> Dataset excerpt

************

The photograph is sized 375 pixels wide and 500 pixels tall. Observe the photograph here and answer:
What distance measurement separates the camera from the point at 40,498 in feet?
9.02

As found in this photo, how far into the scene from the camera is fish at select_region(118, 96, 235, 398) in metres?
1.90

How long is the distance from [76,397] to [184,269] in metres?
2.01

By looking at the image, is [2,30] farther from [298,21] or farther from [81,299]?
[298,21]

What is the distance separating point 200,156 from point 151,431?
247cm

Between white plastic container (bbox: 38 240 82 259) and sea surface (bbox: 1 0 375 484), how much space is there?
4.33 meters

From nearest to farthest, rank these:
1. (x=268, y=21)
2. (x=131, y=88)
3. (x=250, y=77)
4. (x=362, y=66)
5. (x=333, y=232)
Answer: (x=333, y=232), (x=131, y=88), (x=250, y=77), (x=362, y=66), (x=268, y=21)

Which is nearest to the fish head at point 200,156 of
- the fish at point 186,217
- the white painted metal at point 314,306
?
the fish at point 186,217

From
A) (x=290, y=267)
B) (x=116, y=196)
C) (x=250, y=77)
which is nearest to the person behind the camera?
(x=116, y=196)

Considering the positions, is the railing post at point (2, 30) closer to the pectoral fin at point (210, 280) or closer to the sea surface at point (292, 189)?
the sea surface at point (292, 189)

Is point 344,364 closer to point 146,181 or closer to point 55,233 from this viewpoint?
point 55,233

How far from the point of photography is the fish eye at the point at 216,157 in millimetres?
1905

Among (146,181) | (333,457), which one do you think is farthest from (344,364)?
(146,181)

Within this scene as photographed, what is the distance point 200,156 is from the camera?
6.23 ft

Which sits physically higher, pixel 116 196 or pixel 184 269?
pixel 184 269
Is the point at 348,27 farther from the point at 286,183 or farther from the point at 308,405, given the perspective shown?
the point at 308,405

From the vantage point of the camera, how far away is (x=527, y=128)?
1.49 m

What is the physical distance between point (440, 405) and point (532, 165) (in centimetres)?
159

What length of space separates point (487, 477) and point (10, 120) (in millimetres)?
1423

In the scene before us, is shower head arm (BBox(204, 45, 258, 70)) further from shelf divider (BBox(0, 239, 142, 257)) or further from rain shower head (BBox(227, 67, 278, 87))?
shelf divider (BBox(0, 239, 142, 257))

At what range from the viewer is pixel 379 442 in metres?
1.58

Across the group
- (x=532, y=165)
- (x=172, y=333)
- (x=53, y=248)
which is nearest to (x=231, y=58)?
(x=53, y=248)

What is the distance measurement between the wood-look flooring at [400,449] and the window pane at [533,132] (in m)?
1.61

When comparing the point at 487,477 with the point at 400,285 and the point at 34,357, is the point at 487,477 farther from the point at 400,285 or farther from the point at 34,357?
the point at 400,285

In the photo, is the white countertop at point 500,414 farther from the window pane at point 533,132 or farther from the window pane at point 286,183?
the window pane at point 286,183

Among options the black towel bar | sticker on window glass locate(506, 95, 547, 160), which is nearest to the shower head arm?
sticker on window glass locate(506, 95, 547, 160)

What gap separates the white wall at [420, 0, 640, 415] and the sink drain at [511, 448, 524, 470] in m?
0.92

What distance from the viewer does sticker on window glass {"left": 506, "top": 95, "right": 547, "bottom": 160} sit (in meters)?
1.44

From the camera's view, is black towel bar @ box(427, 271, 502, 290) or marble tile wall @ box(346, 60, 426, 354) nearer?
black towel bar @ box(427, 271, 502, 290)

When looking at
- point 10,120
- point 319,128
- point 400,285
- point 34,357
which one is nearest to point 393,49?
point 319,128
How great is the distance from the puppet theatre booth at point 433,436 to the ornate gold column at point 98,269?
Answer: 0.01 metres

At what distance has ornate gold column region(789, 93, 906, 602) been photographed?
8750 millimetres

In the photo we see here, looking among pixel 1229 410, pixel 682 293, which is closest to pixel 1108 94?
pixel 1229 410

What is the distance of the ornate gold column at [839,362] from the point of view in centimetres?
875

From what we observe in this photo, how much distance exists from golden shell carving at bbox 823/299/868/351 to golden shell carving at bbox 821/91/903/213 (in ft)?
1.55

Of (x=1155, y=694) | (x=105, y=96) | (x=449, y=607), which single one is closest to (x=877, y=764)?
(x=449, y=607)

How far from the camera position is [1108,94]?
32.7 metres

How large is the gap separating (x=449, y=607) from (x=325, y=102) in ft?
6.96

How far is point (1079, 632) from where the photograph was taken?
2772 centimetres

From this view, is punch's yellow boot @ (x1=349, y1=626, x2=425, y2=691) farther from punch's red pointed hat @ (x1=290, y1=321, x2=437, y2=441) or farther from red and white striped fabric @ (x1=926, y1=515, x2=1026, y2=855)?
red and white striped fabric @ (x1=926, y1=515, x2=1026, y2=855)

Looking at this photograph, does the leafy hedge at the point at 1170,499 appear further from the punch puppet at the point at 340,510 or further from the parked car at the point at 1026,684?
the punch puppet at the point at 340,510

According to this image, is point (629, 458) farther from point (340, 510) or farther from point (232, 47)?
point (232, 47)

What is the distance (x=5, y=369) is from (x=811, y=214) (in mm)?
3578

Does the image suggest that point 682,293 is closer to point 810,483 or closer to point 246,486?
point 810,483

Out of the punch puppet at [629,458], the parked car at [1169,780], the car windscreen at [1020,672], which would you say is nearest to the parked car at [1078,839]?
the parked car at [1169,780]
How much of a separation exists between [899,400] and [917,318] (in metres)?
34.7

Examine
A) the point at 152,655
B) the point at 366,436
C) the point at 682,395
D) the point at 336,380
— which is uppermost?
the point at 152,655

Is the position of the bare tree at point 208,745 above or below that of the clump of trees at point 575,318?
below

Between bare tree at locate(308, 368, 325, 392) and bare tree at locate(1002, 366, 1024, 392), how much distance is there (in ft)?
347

************

> Problem description
Rewrite the items starting with the line containing "In the photo we" and continuing through the line containing "2772 centimetres", including both of those lines and leaving the requests unchanged. In each answer, add 102 to every number, whether it is a point position or a distance.

> Answer below
In the photo we see here, looking among pixel 1229 410, pixel 682 293, which is closest to pixel 1108 94?
pixel 1331 512

What is the distance of the ornate gold column at [839,362] from the point of view in centimetres?
977

From what we observe in this photo, how much distance exists from golden shell carving at bbox 823/299/868/351 to golden shell carving at bbox 821/91/903/213 (in ft)?
103.55

Of (x=1155, y=694) | (x=105, y=96) | (x=449, y=607), which single one is closest to (x=877, y=764)?
(x=551, y=709)

How far from the camera position is [1108,94]?
134.7 metres

How large is the gap separating (x=449, y=607) from (x=325, y=102) in ft?
108.96

How far is point (1079, 632) from where the photograph was taken?
2874 centimetres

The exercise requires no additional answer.